Setelah 2 Tahun Baru Bisa Tidur Lebih Tinggi Dari Ubin

Ada sebuah hal yang tentunya sangat berbeda satu dan lainnya begitu juga kehidupan, setiap orang tentu punya cara untuk memaknai kehidupan nya masing-masing. Begitu juga kondisi saat ini yang gw rasakan.




*** Info sekilas, bukan soal tragis tapi ini bagian dari lika-liku kehidupan. Kami sudah 2 tahun menikah. Tentunya masih dalam masa-masa yang menyenangkan, namun komitmen itu muncul setelah kami dipersatukan masa - masa itu akan tetap sama, karena kita akan berbicara tentang rasa. Rasa yang dirasakan setiap harinya. Rasa sedih, rasa senang, rasa terharu, rasa kecewa, rasa cinta dan aneka rasa lainya. Ketahuilah bahwasanya rasanya cuma itu-itu saja apa yang coba anda lengkapi dari sebagai rasa yang sudah gw tulis.

Percaya ato tidak pada dasarnya itulah kenyataannya. Tinggal bagaimana kita untuk memaknai nya saja.

Ambil contoh rasa senang, iya... Benar hati kita senang suka cita, yang itu pun tak selamanya, rasa sedih tak selamanya bersedih. Dan berputar seperti sebuah siklus yang sangat sistematis, jadi tinggal dijalankan saja. Ya toh....




Oke.. malam ini gw merasa baru bisa merabahkan badan lebih tinggi dari permukaan ubin-ubin ibu kota, malam ini hujan turun apakah menyambut rasa terharu ini. Jelas ini mungkin berkah Ramadhan juga, selepas berbuka puasa kami menanti kan Smartphone ini berbunyi dengan harap yg nelvon nomer yang belum terdaftar dikontak gw. Tapi memang betul hal itu terjadi sesuai rencana, pertanda baik ternyata. Alhasil mereka menanyakan kediaman kami dengan meminta arahan yang begitu jelas. Dengan perasaan yang gugup kami berikan informasi yang kurang sesuai keinginan mereka.
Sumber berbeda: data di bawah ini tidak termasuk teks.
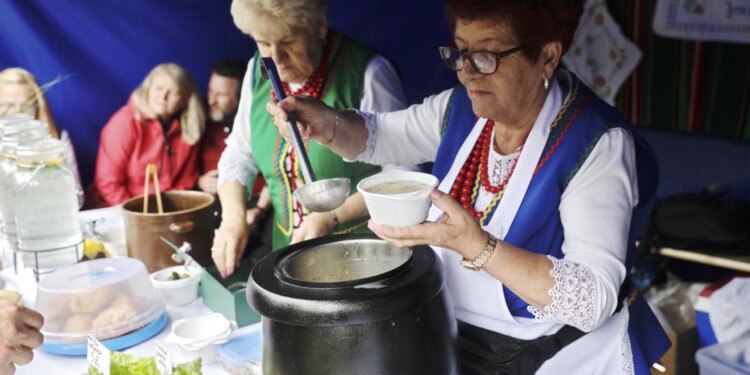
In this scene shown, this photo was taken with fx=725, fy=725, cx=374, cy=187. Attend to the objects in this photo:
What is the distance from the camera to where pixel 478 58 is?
167 centimetres

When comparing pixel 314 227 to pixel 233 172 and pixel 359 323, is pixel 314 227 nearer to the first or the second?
pixel 233 172

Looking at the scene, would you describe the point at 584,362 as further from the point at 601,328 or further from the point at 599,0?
the point at 599,0

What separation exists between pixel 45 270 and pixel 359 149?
122 centimetres

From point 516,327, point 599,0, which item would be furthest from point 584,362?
point 599,0

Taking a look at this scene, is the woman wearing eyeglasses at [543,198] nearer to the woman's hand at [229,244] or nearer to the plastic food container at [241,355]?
the plastic food container at [241,355]

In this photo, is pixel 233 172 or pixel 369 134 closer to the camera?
pixel 369 134

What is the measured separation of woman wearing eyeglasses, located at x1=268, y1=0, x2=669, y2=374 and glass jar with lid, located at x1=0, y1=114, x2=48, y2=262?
1.09 meters

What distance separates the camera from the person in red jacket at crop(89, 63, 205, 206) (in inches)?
105

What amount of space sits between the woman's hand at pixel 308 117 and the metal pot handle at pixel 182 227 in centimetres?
51


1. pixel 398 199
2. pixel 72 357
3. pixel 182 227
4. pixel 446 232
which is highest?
pixel 398 199

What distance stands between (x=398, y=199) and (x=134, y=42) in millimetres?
1573

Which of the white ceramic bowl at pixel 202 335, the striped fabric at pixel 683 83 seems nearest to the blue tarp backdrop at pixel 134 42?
the white ceramic bowl at pixel 202 335

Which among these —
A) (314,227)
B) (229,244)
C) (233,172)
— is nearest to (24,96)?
(233,172)

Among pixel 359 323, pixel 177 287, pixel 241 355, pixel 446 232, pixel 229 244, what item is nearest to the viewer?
pixel 359 323
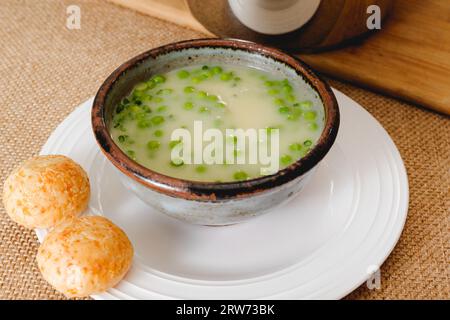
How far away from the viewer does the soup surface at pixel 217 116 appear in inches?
56.2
Hingga pesanan itu datang juga.

Bak seorang raja di usung-usung hingga diangkat dengan Begitu hati-hati, meskipun melewati gang kecil dua orang itu tampak sangat begitu memperhatikan setiap sudut nya agar jangan sampai terbentuk dengan tembok besar ibu kota yang mengalir jalan menuju kediaman kami. Lorong sempit hanya itu jalur untuk tikus kecil yang ingin bertahan di negara sejuta impian.
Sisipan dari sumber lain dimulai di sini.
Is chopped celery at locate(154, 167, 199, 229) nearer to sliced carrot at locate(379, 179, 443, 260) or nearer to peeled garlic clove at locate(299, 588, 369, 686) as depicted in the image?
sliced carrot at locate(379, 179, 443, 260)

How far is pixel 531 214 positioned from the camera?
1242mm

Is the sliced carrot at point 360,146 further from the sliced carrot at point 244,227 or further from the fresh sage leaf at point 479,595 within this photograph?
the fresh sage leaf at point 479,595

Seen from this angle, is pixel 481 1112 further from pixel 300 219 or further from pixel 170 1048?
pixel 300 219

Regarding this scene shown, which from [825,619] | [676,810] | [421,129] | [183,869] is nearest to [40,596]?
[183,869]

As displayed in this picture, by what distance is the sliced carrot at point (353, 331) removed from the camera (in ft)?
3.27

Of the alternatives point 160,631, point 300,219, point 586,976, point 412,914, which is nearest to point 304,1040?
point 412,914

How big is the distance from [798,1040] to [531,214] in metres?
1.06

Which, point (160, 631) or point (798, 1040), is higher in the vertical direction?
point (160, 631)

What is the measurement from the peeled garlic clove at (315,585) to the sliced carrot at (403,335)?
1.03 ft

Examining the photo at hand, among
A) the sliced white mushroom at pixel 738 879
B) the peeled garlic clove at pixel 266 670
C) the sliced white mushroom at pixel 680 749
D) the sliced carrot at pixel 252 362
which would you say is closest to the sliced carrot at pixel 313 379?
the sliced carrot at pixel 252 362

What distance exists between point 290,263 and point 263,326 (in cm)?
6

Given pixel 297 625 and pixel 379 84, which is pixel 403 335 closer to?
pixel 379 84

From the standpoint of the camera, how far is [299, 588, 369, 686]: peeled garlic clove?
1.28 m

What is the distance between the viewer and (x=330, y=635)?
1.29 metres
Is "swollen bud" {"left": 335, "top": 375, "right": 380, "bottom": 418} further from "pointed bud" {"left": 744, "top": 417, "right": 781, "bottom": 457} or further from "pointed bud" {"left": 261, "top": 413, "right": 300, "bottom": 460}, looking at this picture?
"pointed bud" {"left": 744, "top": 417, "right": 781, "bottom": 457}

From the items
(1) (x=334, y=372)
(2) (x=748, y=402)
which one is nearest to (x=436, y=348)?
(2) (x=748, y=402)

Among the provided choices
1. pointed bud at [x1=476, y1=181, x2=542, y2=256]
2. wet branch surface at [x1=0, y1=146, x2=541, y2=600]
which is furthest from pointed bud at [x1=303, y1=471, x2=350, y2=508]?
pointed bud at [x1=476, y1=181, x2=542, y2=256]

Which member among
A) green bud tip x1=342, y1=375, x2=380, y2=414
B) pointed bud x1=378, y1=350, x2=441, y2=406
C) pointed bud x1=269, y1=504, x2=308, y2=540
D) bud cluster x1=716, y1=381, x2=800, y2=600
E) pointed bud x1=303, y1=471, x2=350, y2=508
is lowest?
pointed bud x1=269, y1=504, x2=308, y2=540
Sampai juga, kami memandangi ... Terus memandangi bukan tukang angkutnya tadi, karena gw tau itu pria. Yakin lah gw gak punya niat untuk kesana. Jadi jangan di pertanyakan!!!.

Ucapan terima kasih karena secara administratif kami sudah selesai kan sesuai kesepakatan. Hanya sedikit oleh-oleh untuk mengeringkan keringat untuk jalan 20 meter ini saja.

Rasanya sangat bahagia. Dan rasa lainya ikut nimbrung juga disana, ya
.. rasa terharu juga ikutan. " Gw hanya bisa bilang, " akhirnya bisa tidur lebih tinggi lagi dari ubin ibu kota".